Hier, dans une démarche inhabituelle, le ministère des Finances a rendu publiques les données financières du pays pour deux périodes : jusqu’à la fin mai 2017 et jusqu’à la fin mai 2018. La première période correspond clairement à la gestion Sellal. Les deux tableaux montrent clairement que l’Algérie n’a jamais été en situation de faillite. Le message est clair : Ouyahia a noirci le tableau.

Quelle mission pour Ouyahia ?

De tels détails auraient-ils pu échapper à Ouyahia ? Peu probable.

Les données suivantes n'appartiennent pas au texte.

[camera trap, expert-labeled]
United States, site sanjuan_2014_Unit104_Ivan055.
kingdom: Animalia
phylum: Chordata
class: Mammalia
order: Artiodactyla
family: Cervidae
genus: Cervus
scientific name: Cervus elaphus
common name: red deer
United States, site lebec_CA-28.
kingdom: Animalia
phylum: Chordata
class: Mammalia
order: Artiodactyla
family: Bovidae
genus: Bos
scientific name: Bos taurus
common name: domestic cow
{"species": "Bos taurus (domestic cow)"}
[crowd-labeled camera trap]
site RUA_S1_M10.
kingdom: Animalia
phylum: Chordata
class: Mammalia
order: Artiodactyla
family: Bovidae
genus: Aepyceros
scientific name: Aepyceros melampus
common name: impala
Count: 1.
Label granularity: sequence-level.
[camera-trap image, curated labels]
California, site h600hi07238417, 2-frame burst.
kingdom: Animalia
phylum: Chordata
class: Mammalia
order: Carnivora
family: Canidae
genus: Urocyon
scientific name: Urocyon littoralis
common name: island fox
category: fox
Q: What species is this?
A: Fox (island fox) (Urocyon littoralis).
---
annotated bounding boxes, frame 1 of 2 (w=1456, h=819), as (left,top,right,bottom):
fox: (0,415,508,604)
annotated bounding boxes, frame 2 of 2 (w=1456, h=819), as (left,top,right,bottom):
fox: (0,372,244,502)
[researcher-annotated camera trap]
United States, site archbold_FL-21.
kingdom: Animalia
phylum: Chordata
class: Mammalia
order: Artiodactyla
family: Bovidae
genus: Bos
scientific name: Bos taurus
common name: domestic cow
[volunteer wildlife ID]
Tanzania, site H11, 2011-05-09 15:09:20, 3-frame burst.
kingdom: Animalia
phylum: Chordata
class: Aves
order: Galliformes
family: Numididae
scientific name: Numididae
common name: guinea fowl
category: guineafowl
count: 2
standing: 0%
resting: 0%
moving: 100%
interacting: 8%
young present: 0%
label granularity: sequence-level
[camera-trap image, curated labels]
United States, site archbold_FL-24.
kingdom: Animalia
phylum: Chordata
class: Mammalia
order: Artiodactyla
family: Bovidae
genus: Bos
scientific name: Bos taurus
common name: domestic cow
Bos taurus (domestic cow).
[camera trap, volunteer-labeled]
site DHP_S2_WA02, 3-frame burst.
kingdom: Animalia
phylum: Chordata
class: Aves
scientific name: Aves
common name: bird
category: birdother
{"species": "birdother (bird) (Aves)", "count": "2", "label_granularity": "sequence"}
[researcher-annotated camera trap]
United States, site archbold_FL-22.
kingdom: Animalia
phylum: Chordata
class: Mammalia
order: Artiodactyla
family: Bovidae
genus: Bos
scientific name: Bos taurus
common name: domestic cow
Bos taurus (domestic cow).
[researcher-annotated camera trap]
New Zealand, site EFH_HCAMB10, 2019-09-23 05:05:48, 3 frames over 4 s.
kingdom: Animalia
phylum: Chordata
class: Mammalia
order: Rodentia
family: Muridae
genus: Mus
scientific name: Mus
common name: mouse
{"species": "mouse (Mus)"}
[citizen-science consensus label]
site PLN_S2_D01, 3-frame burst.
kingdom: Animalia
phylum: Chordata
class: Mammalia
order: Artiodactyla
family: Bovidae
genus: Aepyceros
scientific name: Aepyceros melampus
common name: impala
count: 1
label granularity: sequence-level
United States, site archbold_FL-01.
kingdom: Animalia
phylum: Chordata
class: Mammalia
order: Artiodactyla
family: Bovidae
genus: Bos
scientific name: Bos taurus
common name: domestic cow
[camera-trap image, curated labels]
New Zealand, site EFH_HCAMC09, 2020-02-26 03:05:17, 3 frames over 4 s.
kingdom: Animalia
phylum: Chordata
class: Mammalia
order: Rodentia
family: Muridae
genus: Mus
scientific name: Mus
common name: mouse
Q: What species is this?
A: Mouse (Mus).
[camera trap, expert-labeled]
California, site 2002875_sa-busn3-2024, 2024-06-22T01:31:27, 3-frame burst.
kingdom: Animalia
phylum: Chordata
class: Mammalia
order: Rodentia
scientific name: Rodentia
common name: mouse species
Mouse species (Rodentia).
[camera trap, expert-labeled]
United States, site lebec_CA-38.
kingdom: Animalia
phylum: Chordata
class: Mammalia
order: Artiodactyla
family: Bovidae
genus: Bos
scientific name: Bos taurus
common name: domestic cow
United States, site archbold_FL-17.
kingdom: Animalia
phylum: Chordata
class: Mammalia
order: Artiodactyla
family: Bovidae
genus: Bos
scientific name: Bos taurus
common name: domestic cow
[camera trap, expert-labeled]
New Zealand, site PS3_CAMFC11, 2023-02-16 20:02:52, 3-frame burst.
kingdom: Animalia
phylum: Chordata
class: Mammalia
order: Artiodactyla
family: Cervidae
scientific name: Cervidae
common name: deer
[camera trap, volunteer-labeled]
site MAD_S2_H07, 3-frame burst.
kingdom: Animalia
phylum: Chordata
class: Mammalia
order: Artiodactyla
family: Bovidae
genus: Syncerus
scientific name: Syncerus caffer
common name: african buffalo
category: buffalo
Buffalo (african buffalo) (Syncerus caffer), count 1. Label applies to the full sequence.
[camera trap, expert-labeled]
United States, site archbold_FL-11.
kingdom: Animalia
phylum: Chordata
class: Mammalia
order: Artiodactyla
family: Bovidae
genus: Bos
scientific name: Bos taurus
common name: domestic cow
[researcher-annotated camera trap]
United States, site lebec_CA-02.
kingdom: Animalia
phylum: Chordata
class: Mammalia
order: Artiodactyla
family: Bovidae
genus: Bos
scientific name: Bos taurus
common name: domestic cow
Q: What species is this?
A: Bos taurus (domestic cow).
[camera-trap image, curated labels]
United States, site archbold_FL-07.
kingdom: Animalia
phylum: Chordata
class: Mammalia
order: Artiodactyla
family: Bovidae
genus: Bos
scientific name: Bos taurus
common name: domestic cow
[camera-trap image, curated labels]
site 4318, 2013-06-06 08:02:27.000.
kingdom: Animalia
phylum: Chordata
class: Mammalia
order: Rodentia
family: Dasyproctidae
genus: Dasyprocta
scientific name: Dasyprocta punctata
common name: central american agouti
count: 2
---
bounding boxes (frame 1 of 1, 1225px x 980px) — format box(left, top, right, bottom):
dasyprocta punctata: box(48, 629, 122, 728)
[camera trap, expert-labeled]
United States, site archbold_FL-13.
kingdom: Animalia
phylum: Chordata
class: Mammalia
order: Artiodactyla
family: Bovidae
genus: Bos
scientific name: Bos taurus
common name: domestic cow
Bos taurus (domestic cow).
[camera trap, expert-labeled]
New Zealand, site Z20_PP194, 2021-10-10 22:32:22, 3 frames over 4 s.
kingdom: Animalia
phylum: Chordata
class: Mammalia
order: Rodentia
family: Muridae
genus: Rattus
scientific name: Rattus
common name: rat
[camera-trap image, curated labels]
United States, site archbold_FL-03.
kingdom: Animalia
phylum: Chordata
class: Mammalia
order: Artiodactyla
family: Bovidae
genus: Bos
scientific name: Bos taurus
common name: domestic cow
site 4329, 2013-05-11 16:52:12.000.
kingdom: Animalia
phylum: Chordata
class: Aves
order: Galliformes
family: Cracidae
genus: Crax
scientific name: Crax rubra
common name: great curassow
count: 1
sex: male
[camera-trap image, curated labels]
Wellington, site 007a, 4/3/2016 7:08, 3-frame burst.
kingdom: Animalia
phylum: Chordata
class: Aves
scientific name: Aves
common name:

Tout comme l’annonce, dimanche depuis Arzew, de l’ouverture du dossier gaz de schiste risque de créer des tensions dans les régions concernées par l’exploitation, notamment In Salah. Pire, Ouyahia reproduit les erreurs de l’ancien ministre de l’Énergie, Youcef Yousfi, en ordonnant à Sonatrach d’investir avant d’entamer les discussions avec la population locale. Des erreurs qui avaient coûté son poste au concerné.

Aujourd’hui, une question se pose : Ouyahia travaille-t-il sous les ordres de Bouteflika ? Depuis son retour aux affaires, Ouyahia semble opter pour une démarche très ambiguë. Parfois, il donne l’impression d’un homme qui a hérité d’un poste dont il ne voulait pas. Parfois, celle d’un Premier ministre qui a un objectif bien précis qu’il cherche à atteindre.